In 2013, Chris and Regina Catrambone, who live in Malta, chartered a boat travelling around Lampedusa, Sicily and Tunisia. “Our captain was a retired Officer of the Armed Forces of Malta who used to work on search and rescue at sea,” Mrs Catrambone, MOAS Co-Founder & Director, recalled. “When I saw a winter jacket floating in the sea, he pointed out that this probably belonged to an immigrant who drowned.
“The Pope visited Lampedusa soon after our visit and launched an appeal on TV to citizens of the world to lend their contribution to this issue. We felt personally compelled to take heed of his message.”

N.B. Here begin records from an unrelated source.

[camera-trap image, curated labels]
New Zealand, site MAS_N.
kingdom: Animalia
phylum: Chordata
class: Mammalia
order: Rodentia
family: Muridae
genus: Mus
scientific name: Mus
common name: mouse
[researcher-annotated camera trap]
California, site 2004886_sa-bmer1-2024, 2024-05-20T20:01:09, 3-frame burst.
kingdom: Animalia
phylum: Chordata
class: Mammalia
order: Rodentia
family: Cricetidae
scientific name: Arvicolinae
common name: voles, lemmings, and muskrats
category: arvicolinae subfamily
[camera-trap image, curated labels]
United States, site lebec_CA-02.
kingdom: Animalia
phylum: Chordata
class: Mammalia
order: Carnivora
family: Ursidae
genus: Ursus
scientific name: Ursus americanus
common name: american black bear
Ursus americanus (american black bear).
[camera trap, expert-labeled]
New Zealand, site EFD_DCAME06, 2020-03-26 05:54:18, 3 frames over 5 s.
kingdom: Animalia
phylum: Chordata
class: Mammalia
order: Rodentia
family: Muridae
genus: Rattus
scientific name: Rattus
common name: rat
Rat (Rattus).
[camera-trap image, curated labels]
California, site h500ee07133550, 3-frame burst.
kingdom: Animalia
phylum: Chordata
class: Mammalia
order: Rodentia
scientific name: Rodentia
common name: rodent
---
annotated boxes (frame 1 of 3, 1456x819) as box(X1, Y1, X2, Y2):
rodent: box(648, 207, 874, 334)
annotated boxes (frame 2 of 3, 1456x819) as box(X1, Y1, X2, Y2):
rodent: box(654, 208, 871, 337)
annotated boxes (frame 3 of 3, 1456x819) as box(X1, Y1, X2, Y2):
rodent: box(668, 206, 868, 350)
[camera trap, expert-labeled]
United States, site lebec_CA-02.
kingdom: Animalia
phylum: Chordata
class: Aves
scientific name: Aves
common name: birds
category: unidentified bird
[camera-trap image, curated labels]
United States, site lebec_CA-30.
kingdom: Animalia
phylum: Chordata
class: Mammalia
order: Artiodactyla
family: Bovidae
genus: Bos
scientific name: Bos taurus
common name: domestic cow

By the following year, the Catrambones had invested $4 million and bought a 40-metre ex-fishing boat and fitted it out with tenders and a flight deck with two state-of-the art drones carrying night vision and thermal imaging cameras. When boats carrying immigrants are found, the Phoenix informs the nearest national authority, which should send a vessel to transport them for landing in the nearest non-African island.
October 2014 saw completion of the first mission by their “Migrant Offshore Aid Station” (MOAS) and the non-profit organisation began operating in the Central Mediterranean, rescuing and assisting in the rescue of over 33,000 people.
MOAS says that the route is becoming “increasingly dangerous”, and over the first six months of 2016, they report a 67% increase in migrant deaths in the Mediterranean compared to the same period in 2015.
On Thursday, February 2, British band Coldplay announced that they will endorse MOAS as long-term patrons in aid of its humanitarian work with migrants and refugees.
“Every year, MOAS rescue thousands of people who risk death at sea while searching for a better life. But for an accident of geography, those people could be us and we could be them. For this reason, we’re proud to support MOAS’ life-saving work,” said Chris Martin.
Mr Martin made the announcement with the launch of fundraising film entitled “Rescue Humanity”, which features the Coldplay frontman singing an a cappella version of “Don’t Panic” over real footage from a recent MOAS rescue that was filmed by Adam Broomberg during his time on board. The film aims to “give the viewer an immersive experience of a rescue and show the fear, hope and anguish experienced by the refugees and migrants MOAS rescue”.
“We are very grateful to Coldplay for believing so strongly in our cause,” said Mrs Catrambone. “MOAS is a young organisation that in a few years has managed to make a significant difference in mitigating one of the most heart-breaking humanitarian tragedies of our era. However, there is still so much to be done. Coldplay’s support will allow our work to reach the hearts of a wider audience worldwide.”
The International Organisation for Migration estimates that last year, 1 in 29 migrants and refugees have died attempting the Central Mediterranean crossing.